Purpose: This paper aims to propose an environmentally adaptive trajectory planning system considering the dynamic characteristics of unmanned aerial vehicles (UAVs) and the distance between obstacles and the UAV. The system generates a smooth and safe flight trajectory online. Design/methodology/approach: First, the hybrid A* search method considering the dynamic characteristics of the quadrotor is used to find the collision-free initial trajectory. Then, environmentally adaptive velocity cost is designed for environment-adaptive trajectory optimization using environmental gradient data. The proposed method adaptively adjusts the autonomous flight speed of the UAV. Finally, the initial trajectory is applied to the multi-layered optimization framework to make it smooth and dynamically viable. Findings: The feasibility of the designed system is validated by online flight experiments, which are in unknown, complex situations.
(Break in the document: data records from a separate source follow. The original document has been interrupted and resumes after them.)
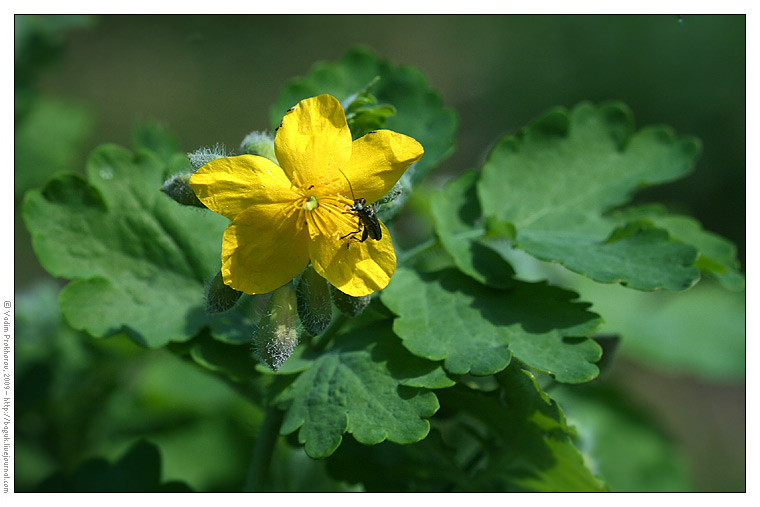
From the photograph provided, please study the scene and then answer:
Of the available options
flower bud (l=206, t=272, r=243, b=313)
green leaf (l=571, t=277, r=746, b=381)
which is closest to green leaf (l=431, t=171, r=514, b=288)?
flower bud (l=206, t=272, r=243, b=313)

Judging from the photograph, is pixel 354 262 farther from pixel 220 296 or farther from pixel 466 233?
pixel 466 233

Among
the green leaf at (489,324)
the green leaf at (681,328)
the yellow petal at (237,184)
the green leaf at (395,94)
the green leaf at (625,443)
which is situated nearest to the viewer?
the yellow petal at (237,184)

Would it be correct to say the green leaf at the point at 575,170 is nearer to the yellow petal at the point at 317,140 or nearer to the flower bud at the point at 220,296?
the yellow petal at the point at 317,140

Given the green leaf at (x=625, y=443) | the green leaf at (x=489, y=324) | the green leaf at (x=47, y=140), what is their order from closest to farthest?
the green leaf at (x=489, y=324) < the green leaf at (x=625, y=443) < the green leaf at (x=47, y=140)

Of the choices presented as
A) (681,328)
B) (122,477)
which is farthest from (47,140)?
(681,328)

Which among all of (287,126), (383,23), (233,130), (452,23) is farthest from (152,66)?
(287,126)

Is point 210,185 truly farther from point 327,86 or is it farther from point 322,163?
point 327,86

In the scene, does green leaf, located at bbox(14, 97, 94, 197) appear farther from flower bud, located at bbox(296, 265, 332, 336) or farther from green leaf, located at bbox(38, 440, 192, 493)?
flower bud, located at bbox(296, 265, 332, 336)

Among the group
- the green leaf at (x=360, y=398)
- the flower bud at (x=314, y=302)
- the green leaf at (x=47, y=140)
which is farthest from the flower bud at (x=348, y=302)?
the green leaf at (x=47, y=140)
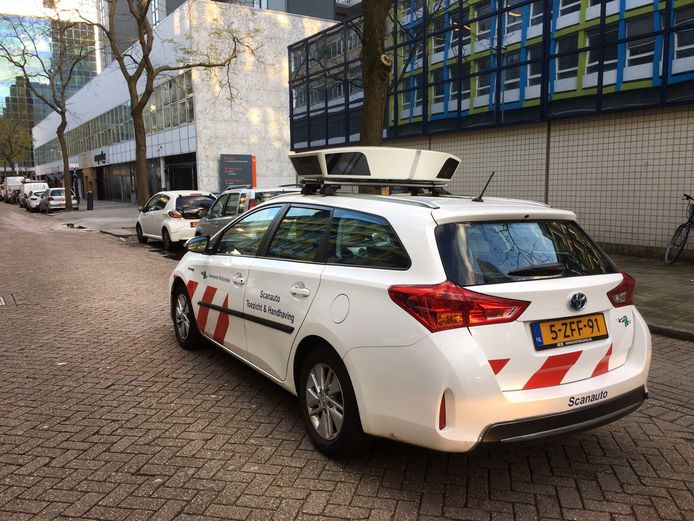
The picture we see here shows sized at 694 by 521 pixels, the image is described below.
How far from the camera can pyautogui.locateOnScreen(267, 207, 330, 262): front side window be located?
12.1 ft

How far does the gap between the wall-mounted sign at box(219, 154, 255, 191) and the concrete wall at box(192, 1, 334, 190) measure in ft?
1.02

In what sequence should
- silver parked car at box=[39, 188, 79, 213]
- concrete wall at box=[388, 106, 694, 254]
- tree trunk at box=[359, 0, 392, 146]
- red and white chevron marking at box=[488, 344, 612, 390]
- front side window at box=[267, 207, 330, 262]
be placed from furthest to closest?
silver parked car at box=[39, 188, 79, 213], concrete wall at box=[388, 106, 694, 254], tree trunk at box=[359, 0, 392, 146], front side window at box=[267, 207, 330, 262], red and white chevron marking at box=[488, 344, 612, 390]

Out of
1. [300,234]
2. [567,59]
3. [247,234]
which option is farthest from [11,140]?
[300,234]

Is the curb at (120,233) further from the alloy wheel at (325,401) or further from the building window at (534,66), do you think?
the alloy wheel at (325,401)

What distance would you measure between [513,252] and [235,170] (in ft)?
100

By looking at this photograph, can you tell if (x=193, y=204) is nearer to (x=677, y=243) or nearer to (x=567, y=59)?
(x=567, y=59)

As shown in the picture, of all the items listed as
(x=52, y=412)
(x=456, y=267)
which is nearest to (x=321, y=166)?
(x=456, y=267)

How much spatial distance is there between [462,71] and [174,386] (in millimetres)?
12698

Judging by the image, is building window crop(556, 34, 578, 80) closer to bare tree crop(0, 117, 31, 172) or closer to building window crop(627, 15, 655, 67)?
building window crop(627, 15, 655, 67)

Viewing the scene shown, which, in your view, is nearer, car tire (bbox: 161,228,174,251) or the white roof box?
the white roof box

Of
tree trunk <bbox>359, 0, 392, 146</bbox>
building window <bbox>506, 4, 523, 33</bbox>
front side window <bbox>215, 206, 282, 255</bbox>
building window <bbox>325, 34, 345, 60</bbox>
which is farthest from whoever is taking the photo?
building window <bbox>325, 34, 345, 60</bbox>

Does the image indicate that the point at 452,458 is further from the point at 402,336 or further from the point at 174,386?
the point at 174,386

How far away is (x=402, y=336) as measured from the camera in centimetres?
276

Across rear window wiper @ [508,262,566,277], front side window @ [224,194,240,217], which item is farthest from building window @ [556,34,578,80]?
rear window wiper @ [508,262,566,277]
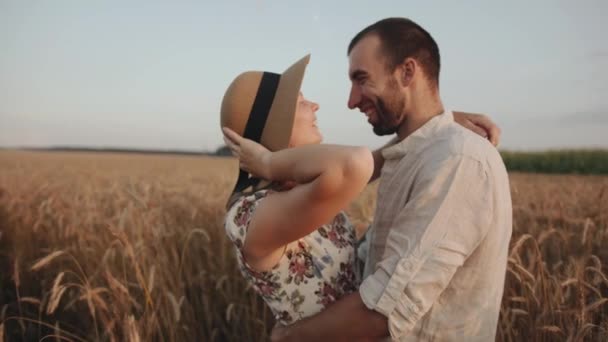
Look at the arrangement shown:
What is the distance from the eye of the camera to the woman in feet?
4.38

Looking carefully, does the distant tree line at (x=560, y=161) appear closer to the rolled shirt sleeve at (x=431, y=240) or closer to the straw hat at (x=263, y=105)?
the rolled shirt sleeve at (x=431, y=240)

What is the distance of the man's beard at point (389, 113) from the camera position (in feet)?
6.17

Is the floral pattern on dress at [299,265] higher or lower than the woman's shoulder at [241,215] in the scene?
lower

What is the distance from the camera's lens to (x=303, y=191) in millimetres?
1286

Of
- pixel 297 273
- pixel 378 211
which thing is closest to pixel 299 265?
pixel 297 273

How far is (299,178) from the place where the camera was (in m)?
1.34

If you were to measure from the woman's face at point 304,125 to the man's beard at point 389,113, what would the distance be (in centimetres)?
33

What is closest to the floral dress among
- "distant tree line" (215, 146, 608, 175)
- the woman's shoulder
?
the woman's shoulder

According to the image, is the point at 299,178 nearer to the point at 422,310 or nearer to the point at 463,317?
the point at 422,310

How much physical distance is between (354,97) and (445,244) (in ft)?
2.58

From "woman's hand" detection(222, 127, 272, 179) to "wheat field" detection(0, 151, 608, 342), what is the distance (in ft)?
2.28

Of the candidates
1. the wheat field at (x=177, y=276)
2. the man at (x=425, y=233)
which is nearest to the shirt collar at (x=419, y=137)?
the man at (x=425, y=233)

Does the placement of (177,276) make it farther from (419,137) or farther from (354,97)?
(419,137)

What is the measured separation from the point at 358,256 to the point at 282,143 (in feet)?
2.27
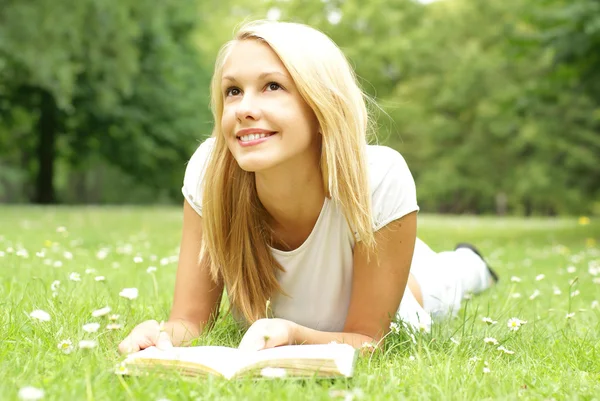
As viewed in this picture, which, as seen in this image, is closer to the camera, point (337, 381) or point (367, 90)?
point (337, 381)

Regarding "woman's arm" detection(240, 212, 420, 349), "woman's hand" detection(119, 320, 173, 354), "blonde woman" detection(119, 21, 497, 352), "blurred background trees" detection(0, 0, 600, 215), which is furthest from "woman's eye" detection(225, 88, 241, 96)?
"blurred background trees" detection(0, 0, 600, 215)

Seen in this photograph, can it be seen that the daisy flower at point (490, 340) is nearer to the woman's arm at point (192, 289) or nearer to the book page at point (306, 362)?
the book page at point (306, 362)

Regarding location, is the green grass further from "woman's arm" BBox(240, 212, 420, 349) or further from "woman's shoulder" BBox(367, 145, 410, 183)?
"woman's shoulder" BBox(367, 145, 410, 183)

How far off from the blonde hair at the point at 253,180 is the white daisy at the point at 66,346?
2.17 ft

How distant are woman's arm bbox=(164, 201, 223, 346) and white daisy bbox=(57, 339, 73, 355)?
1.62 ft

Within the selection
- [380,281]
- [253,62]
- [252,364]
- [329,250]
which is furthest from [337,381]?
[253,62]

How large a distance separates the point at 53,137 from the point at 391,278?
22604 millimetres

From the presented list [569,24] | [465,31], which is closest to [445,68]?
[465,31]

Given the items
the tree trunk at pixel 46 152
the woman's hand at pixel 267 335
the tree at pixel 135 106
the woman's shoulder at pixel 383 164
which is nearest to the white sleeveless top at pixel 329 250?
the woman's shoulder at pixel 383 164

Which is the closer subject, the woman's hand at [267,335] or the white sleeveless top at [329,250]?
the woman's hand at [267,335]

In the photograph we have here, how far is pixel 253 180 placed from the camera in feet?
9.60

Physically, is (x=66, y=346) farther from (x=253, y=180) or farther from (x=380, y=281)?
(x=380, y=281)

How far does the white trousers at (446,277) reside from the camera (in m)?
4.02

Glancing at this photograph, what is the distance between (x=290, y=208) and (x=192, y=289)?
1.75ft
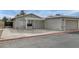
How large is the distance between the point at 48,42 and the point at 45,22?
689 mm

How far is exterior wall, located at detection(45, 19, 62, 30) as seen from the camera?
18.0 feet

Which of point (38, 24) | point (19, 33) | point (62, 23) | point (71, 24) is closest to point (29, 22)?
point (38, 24)

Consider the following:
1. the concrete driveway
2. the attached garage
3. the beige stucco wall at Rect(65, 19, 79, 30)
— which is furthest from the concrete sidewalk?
the beige stucco wall at Rect(65, 19, 79, 30)

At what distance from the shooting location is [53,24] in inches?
→ 220

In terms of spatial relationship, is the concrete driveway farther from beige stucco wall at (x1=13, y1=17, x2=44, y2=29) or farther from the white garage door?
beige stucco wall at (x1=13, y1=17, x2=44, y2=29)

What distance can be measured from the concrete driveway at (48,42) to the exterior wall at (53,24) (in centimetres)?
30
Practical implications: The proposed trajectory planning system is integrated into a vision-based quadrotor platform. It is easily implementable onboard and computationally efficient. Originality/value: A hybrid A* path searching method is proposed to generate feasible motion primitives by dispersing the input space uniformly. The proposed method considers the control input of the UAV and the search time as the heuristic cost. Therefore, the proposed method can provide an initial path with the minimum flying time and energy loss that benefits trajectory optimization. The environmentally adaptive velocity cost is proposed to adaptively adjust the flight speed of the UAV using the distance between obstacles and the UAV. Furthermore, a multi-layered environmentally adaptive trajectory optimization framework is proposed to generate a smooth and safe trajectory.